Poetry by A. Martine

Trick of the Light

When I was 17 I leaned my forehead against the dirty window of a bus

and made a promise to the going-to-bed-now sun: this time would be the last.

And for many years (3 and a half to be specific) that promise was protected.

I never severed: you see? I don’t always lie, I don’t always say things

just to say things. Water, she harbors her own light. I was made to believe

in something mutable, shapeless, not in the truth. These fictions carry

so much within their sodden folds, they find themselves submerged,

drenched, and I drink and drink and I drink every time. When I was seventeen

I became a teetotaler. When I was seventeen, saw more clearly than probably

ever would again. How many times have I seen it, that other water I partook of

more than once? Wanda Coleman unmasked Saturday Afternoon as the killer.

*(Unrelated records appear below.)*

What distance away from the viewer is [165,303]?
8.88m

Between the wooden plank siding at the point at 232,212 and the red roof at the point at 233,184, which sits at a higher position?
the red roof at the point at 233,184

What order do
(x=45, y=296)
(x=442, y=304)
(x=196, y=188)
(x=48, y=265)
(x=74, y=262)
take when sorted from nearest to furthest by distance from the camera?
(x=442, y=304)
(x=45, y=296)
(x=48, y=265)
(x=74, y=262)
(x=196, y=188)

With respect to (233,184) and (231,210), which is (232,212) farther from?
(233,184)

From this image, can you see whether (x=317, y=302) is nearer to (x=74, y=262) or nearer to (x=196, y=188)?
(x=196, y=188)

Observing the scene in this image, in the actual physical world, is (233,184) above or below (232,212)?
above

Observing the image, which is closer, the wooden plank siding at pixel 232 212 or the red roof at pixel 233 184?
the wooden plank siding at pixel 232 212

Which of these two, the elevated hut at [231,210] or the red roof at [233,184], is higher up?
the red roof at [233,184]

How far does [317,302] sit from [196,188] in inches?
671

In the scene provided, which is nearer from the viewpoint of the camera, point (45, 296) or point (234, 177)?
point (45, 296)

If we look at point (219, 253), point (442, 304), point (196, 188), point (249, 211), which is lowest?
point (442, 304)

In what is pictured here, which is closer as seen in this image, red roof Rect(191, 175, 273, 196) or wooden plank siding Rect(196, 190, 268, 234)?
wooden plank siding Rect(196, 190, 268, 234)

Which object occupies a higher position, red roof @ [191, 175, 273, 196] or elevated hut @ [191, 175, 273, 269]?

Mine was always that acerbic Friday Morning, cusp day, when old things

are passing on over, new ones pledged to begin, and I stay rooted

in the hour, straight razor in the hand, deciding, deciding.

How many times have I seen my own blood? Put that bad water down.

Nobody will know that you are gone, not that you reach on back anyway,

not that you look away from madness’ lighthouse enough to make

your screaming self heard. How many times have you seen your own blood?

Reverse-engineered creation with each slit-hacking and sawing?

What happened when you were 17? Why not now? Hark! Here is a child

who thinks she knows everything. Here is a child who has never learned

to count, even when all cards were in her hands, a flush. Been parading

marked skin for years before in-denial eyes, in front of can’t-answer-now

tongues, of ask-again-tomorrow pouts. So this is me asking now,

Richie Tenenbaum over a sink: how many times, how many times now?

I don’t always lie, but I seldom tell the truth at the urgent, vital hour.

There is an explanation in that deciding. Too many questions. I can’t

say it now. Later though, I promise — yes, promise — to tell you.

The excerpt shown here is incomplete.